Philly Fringe Dispatch, Week 1
The best, the worst, and a supplement to the fringe guide
For the month of Philly Fringe, I’ll be doing a weekly diary roundup with short-form coverage of what I’ve been seeing. My hope is this will be more readable, while also saving some time on my end (although concision is often harder, there’s less to edit and review, and the work of pulling up all the details of, say, who designed what, is not always easy to find for a fringe show without a program or press kit) allowing me to be more comprehensive. I may work up some longer form as things go on. Read to the end for a supplement to the Fringe Guide I posted before the festival.
My week began at Freak Mic for a fringe preview night on Labor Day. Just getting back to town from the weekend away, I brought my luggage inside my apartment before hauling myself to Milkboy South St for the biweekly event hosted by John Miller Glitner and Liam Paris. Dan Kitrosser and Chris Davis were among those showing excerpts, and you should check out their shows, though given a packed schedule it looks like I won’t be able to make Davis’s The Presented until the last weekend.
Wednesday
Carnival of Feelings promises a carnival-cum-therapy, but it didn't live up to the premise as it moved slowly through a handful of stations. A 30-45 minute experience rather than the promised 15-30. Crowded into the Asian Arts Initiative storefront gallery space, it felt more like a haunted house trying to teach healthy coping mechanisms than it did a carnival. Given “feelings cards” to fill out after each station, at the end two emotions showed up twice on mine: bored and awkward.

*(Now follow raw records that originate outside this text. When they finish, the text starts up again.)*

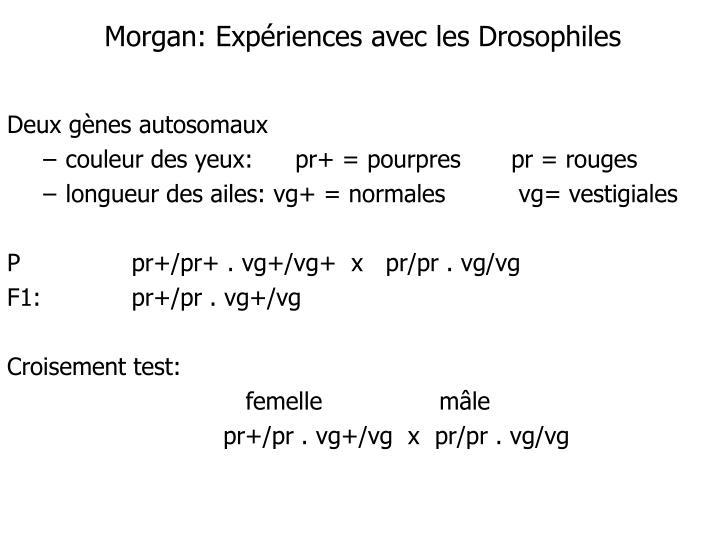 Morgan: Expériences avec les Drosophiles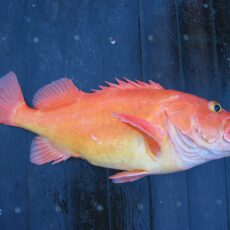 A dead orange/red fish with yellow eyes and stomach.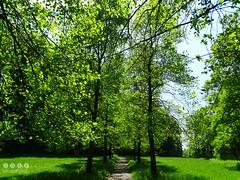 25. Mai 2016 - 13:29 - Der Tulpenbaum (Liriodendron tulipifera) ist eine in Nordamerika heimische Baumart der aus nur zwei Arten bestehenden Gattung Tulpenbäume aus der Familie der Magnoliengewächse (Magnoliaceae).Die Tulpenbaumallee in Memmingen Ferthofen in Oberschwaben ist ein Naturdenkmal. Der alte Teil der Baumallee wurde von Stadtkanzleidirektor und Herr über Schloss Illerfeld, Friedrich von Lupin, im Jahre 1828  gepflanzt.  Nachfahre, Freiherr Reinhold von Lupin, pflanzte 1980 – 1983 dreißig weitere Tulpenbäume.  Ein reizvoller Kontrast zwischen den neu gepflanzten und den knorrigen altenTulpenbäumen.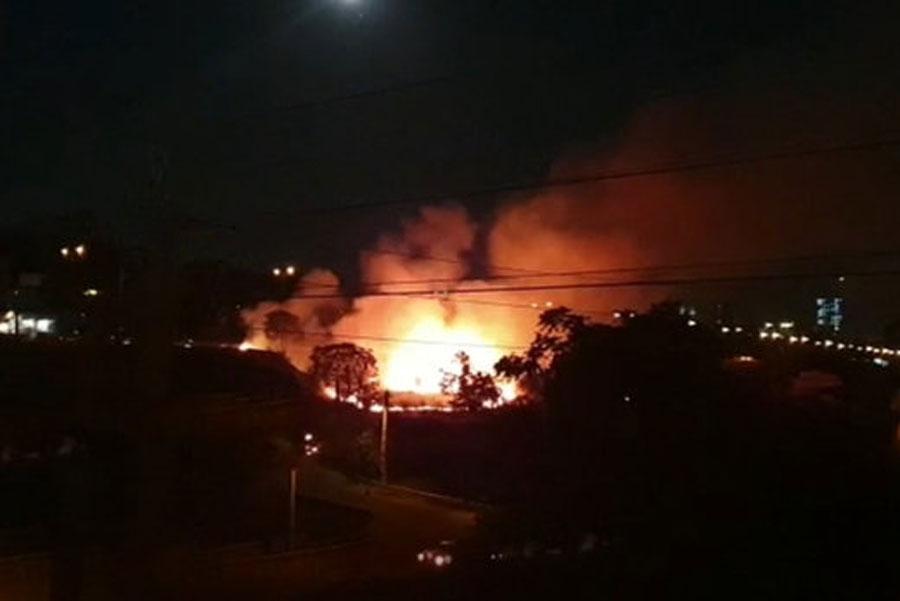آتشسوزی بزرگ در فضای سبز زیر پل مدیریت تهران + فیلم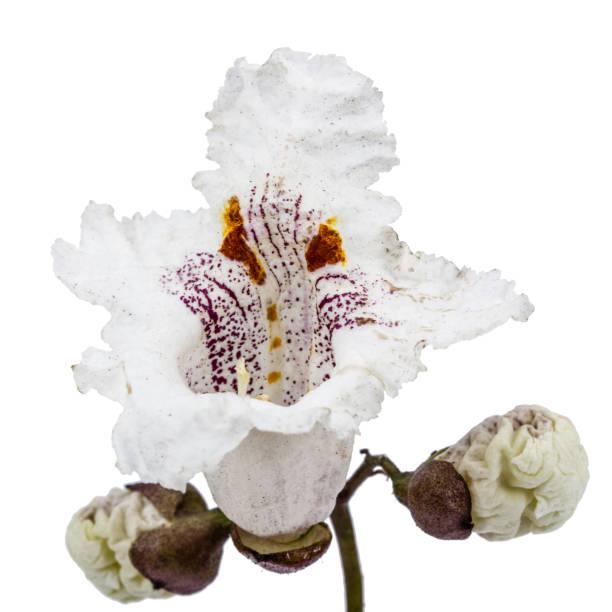 blume baum catalpa, lat. catalpa speciosa, isoliert auf weißem hintergrund - trompetenbaum stock-fotos und bilder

5 Stagehands Fall Out of a Closet (The Goose Crisis) is an ideal night at the fringe: in a bar’s small back room watching something zany, absurd and not quite fully baked. The rawness only adds to the surreality of this ambitious show. Grace Lazarz performs as a series of eccentrics while aided and menaced by stagehands. Grace is a friend, but the sold-out opening night crowd would agree that she has the chops to match the weirdness of her characters. A team of strong players including Brooke Shilling and Patrick Burke as the stagehands try to steal the spotlight, but they don’t succeed. More shows in weird little rooms, please. Highly Recommended. Continues on Wednesdays, 7 pm at the Trestle Inn.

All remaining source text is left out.